Thread: Anyone know why PostgreSQL doesn't support 2 phase execution?
...and what kind of performance hit we take (and under what circumstances) for not having it?
On Sat, 2003-04-05 at 11:35, Ron Peacetree wrote: > ...and what kind of performance hit we take (and under what > circumstances) for not having it? Do you mean 2-phase commits? If so, how do you take a performance hit from *not* having it? PostgreSQL doesn't have it (prepare & forget phases)) simply because nobody has completed and submitted an implementation. Satoshi is working on the problem. If not, what do you mean by 2 phase execution? -- Rod Taylor <rbt@rbt.ca> PGP Key: http://www.rbt.ca/rbtpub.asc
Ron Peacetree wrote > ...and what kind of performance hit we take (and under what > circumstances) for not having it? Are you thinking of "two phase commit"? There is no "performance hit for not having it." And it does not currently apply to PostgreSQL. Two phase commit is only needed when updates need to be applied simultaneously on multiple databases. That is, you'd have something like: CREATE DISTRIBUTED TRANSACTION X1; insert into table TBL1 in database ('db1', 'id1', 'auth1') values (1, 2, 100.00, now());insert into table TBL2 in database ('db2', 'id2', 'auth2') values (1, 3, -100.00, now()); COMMIT DISTRIBUTED TRANSACTION X1; where the "in database ('db1', 'id1', 'auth1')" part indicates some form of connection parameters for the database. There certainly is merit to having two phase commit; it allows coordinating updates to multiple databases. The "degradation of performance" that results from not having this is that you can't have distributed transactions. That's not a "performance hit;" that's a case of "you can't do distributed transactions." And distributed transactions are probably /more/ expensive than nondistributed ones, so it is more readily argued that by not supporting them, you don't have the problem of performance degrading due to making use of distributed transactions. -- output = reverse("gro.gultn@" "enworbbc") http://www3.sympatico.ca/cbbrowne/nonrdbms.html Rules of the Evil Overlord #195. "I will not use hostages as bait in a trap. Unless you're going to use them for negotiation or as human shields, there's no point in taking them." <http://www.eviloverlord.com/>
"Rod Taylor" <rbt@rbt.ca> wrote in message news:1049735504.40144.35.camel@jester... > --=-v98gp7DTtZFJa7ee6YMf > Content-Type: text/plain > Content-Transfer-Encoding: quoted-printable > > On Sat, 2003-04-05 at 11:35, Ron Peacetree wrote: > > ...and what kind of performance hit we take (and under what > > circumstances) for not having it? > > Do you mean 2-phase commits? If so, how do you take a performance hit > from *not* having it? PostgreSQL doesn't have it (prepare & forget > phases)) simply because nobody has completed and submitted an > implementation. Satoshi is working on the problem. > > If not, what do you mean by 2 phase execution? > The performance hit as in "in comparison to DB's that =do= have two phase execution (and commit for that matter), just how much slower is PostgreSQL?" Two phase execution and two phase commit are two different concepts. Two phase execution splits the execution of queries explicitly into a "do all the book keeping and setup stuff before execution" phase and an actual execution phase. The benefit is that if you are going to say, step through a largish table in chunks, doing the same query on each chunk, two phase execution allows the DB to do everything (syntax checking, query planning, blah, blah) except the actual execution =once= and reuse it for each subsequent chunk. Think of it as a close cousin to loop unrolling. It also helps parallel performance since you can hand the "blessed" set up query plan to multiple processes and those processes can focus on just getting work done. The lack of two phase =commit= is a also a potential performance hit in comparison to DB products that have it, but the more important issue there is that there are SMP/distributed apps that really can't work acceptably unless a DB product has two phase commit. The three "biggies" in DB land, SQL Server, Oracle, and DB2, have both features. I suspect that PostgreSQL will need to as well...

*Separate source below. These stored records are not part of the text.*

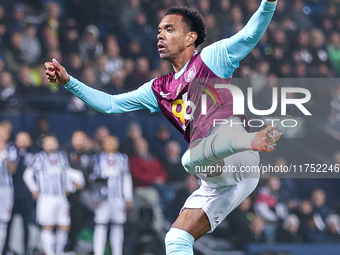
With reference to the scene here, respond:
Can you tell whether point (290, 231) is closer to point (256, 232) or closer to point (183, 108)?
point (256, 232)

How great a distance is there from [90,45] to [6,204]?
2.92 meters

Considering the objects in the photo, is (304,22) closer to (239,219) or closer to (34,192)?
(239,219)

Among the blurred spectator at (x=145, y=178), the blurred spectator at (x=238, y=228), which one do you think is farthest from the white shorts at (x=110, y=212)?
the blurred spectator at (x=238, y=228)

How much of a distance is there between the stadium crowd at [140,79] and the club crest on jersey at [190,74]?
3751mm

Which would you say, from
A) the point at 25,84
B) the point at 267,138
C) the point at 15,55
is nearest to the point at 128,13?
the point at 15,55

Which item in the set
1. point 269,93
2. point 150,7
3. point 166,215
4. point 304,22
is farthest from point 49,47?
point 304,22

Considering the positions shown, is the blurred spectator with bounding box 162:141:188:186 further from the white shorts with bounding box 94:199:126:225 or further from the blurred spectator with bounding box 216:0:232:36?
the blurred spectator with bounding box 216:0:232:36

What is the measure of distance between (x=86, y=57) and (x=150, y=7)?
1.72m

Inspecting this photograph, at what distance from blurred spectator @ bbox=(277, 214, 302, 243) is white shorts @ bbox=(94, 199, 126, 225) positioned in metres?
2.29

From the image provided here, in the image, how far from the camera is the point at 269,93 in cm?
865

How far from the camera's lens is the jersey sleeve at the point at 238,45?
3.12 meters

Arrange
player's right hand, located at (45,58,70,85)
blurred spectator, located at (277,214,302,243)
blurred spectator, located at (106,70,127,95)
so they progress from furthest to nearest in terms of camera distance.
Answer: blurred spectator, located at (106,70,127,95) → blurred spectator, located at (277,214,302,243) → player's right hand, located at (45,58,70,85)

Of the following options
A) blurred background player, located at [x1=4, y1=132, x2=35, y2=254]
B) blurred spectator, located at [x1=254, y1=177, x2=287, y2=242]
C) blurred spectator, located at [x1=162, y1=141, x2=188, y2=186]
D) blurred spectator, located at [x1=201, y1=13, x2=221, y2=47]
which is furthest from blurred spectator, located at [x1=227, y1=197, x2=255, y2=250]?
blurred spectator, located at [x1=201, y1=13, x2=221, y2=47]

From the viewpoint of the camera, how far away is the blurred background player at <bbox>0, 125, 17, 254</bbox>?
6.82m
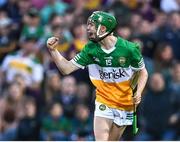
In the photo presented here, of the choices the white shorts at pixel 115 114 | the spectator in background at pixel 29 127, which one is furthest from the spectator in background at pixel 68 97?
the white shorts at pixel 115 114

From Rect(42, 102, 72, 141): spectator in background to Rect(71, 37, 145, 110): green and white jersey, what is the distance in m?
4.04

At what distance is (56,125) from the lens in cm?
1381

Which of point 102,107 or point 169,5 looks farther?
point 169,5

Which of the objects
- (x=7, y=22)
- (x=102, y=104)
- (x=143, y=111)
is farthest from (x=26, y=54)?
(x=102, y=104)

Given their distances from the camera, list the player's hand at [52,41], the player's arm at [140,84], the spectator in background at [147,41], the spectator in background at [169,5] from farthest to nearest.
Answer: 1. the spectator in background at [169,5]
2. the spectator in background at [147,41]
3. the player's arm at [140,84]
4. the player's hand at [52,41]

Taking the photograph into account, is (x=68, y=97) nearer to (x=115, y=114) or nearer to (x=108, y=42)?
(x=115, y=114)

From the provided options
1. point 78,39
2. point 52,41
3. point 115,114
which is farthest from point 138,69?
point 78,39

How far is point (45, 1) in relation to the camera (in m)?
15.9

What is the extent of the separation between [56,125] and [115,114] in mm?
4140

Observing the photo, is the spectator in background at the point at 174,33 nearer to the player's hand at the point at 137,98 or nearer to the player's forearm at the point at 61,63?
the player's hand at the point at 137,98

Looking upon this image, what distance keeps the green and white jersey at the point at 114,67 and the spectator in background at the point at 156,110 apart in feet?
13.0

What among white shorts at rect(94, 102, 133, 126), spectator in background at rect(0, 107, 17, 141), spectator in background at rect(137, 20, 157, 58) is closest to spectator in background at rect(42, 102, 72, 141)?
spectator in background at rect(0, 107, 17, 141)

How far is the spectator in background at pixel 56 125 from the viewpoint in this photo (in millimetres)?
13758

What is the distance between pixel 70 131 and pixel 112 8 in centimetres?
262
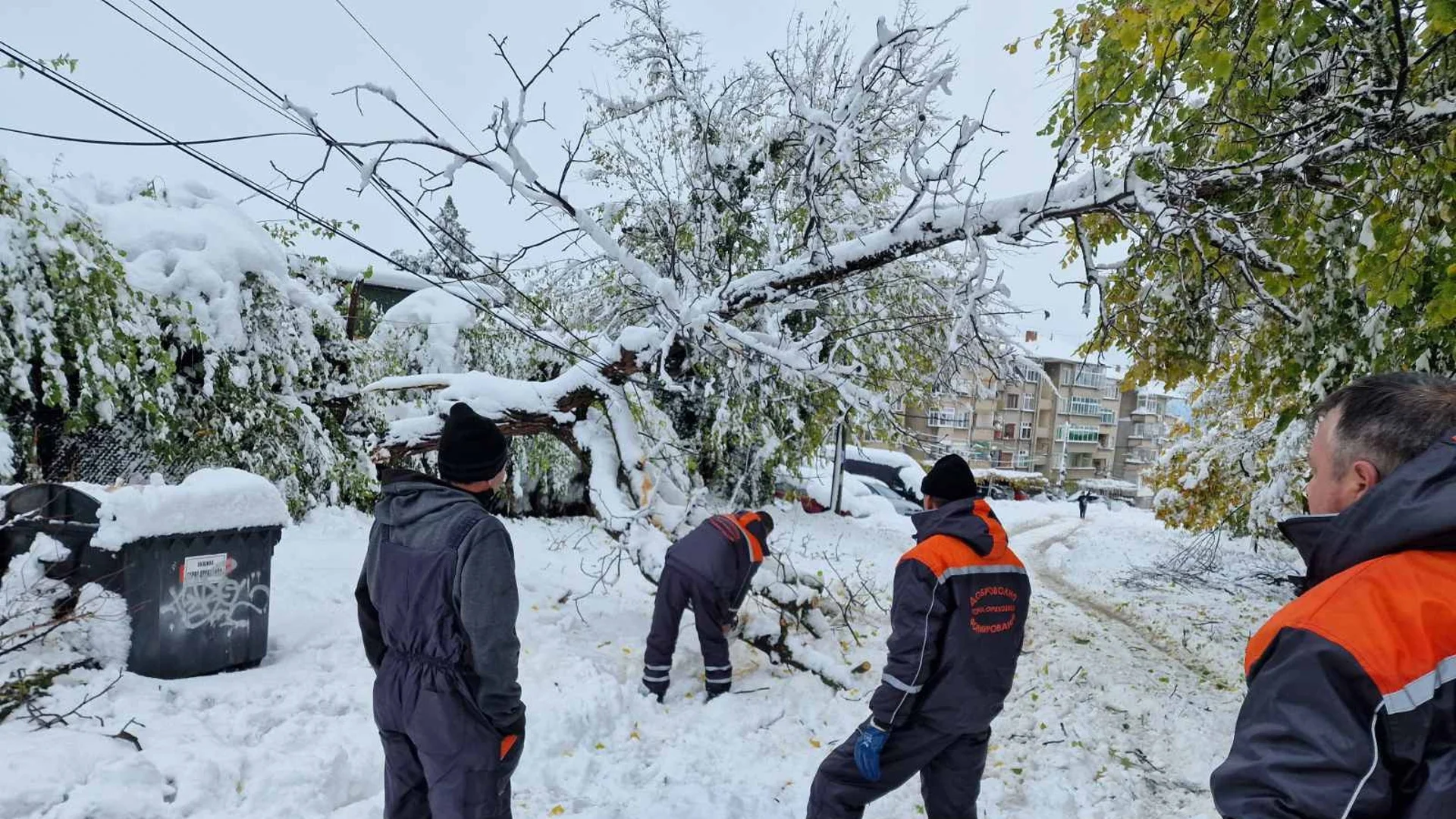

On Mon, 2003-04-07 at 14:59, Ron Peacetree wrote: > Two phase execution and two phase commit are two different concepts. > Two phase execution splits the execution of queries explicitly into a > "do all the book keeping and setup stuff before execution" phase and > an actual execution phase. The benefit is that if you are going to > say, step through a largish table in chunks, doing the same query on > each chunk, two phase execution allows the DB to do everything (syntax > checking, query planning, blah, blah) except the actual execution > =once= and reuse it for each subsequent chunk. If "stepping through a largish table in chunks" is implemented as a single SQL query, PostgreSQL already does this internally (the parsing, planning, rewriting, and execution phases are distinct operations inside the backend). If the stepping is done as a bunch of similar queries, you can use prepared queries (as of PostgreSQL 7.3) to do the parsing, planning and rewriting only once, and then reuse the query plan multiple times. > It also helps parallel performance since > you can hand the "blessed" set up query plan to multiple processes and > those processes can focus on just getting work done. Prepared queries are per-backend as of PostgreSQL 7.3, so this can't be done (and I'm a little skeptical that it would be very useful...) Cheers, Neil
Ron Peacetree wrote: > [...] > The lack of two phase =commit= is a also a potential performance hit > in comparison to DB products that have it, but the more important > issue there is that there are SMP/distributed apps that really can't > work acceptably unless a DB product has two phase commit. > > The three "biggies" in DB land, SQL Server, Oracle, and DB2, have both > features. I suspect that PostgreSQL will need to as well... Ron, do you actually have some ideas how to do 2 phase commits? Especially things like how to re-lock during startup after a crash and the like? Or is your knowledge in reality only buzzwords collected from high glossy tradeshow flyers? Jan -- #======================================================================# # It's easier to get forgiveness for being wrong than for being right. # # Let's break this rule - forgive me. # #================================================== JanWieck@Yahoo.com #
"Jan Wieck" <JanWieck@Yahoo.com> wrote in message news:3E942A99.A6102F2D@Yahoo.com... > Ron Peacetree wrote: > > [...] > > The lack of two phase =commit= is a also a potential performance hit > > in comparison to DB products that have it, but the more important > > issue there is that there are SMP/distributed apps that really can't > > work acceptably unless a DB product has two phase commit. > > > > The three "biggies" in DB land, SQL Server, Oracle, and DB2, have both > > features. I suspect that PostgreSQL will need to as well... > > Ron, do you actually have some ideas how to do 2 phase commits? > Especially things like how to re-lock during startup after a crash and > the like? Or is your knowledge in reality only buzzwords collected from > high glossy tradeshow flyers? > If "some ideas" means "do I know how to code it into PostgreSQL right now", the answer is no. If "some ideas" means "do I understand the general problem at a technical level well enough to be thinking about the algorithms and datastructures needed to support the functionality" the answer is yes. So I'd say a fair response to your questions is that my knowledge is in between the two extremes you've described, but probably closer to the first than the second ;-). We can have a private email discussion on the topic if you wish.